A targeting vector containing a neomycin resistance gene was used to disrupt 2.2 Kb of sequence containing exons 1 and 2. The construct was electroporated into WW6 embryonic stem (ES) cells (75% 129/Sv, 20% C57BL/6J, 5% SJL). Correctly targeted ES cells were injected into C57BL/6 blastocysts. The resulting chimeric animals were crossed to C57BL/6J mice for approximately 5 generations. The donating investigator noted diminished reproductive performance as the backcross to C57BL/6J background progressed and backcrossed to a 129S6/SvEv background for 1 generation. After arriving at The Jackson Laboratory the mice were backcrossed to C57BL/6J for 5 generations. No breeding problems were observed in our colony.
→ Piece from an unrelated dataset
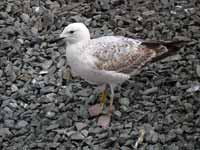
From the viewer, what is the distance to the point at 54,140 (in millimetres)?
5449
|Allele Name||targeted mutation 1, Michael P Lisanti|
|Allele Type||Targeted (Null/Knockout)|
|Allele Synonym(s)||cav-; Cavtm1Mls; Cav-1-; Cav-1 KO; Caveolin-1 KO|
|Gene Symbol and Name||Cav1, caveolin 1, caveolae protein|
|Strain of Origin||STOCK 129/Sv and C57BL/6J and SJL|
|Molecular Note||A 2.2 kb region of the gene including exons 1 and 2 and part of the promoter region was replaced with a neo resistance cassette via homologous recombination. Absence of gene expression in homozygous mutant animals was verified by Western blot analysis of heart, adipose, and lung tissue, and also of mouse embryonic fibroblasts cultured from E13.5 homozygous mutant embryos.|
|Mutations Made By|| |
Michael Lisanti, University of Salford, Manchester
When using the Cav-1- mouse strain in a publication, please cite the originating article(s) and include JAX stock #007083 in your Materials and Methods section.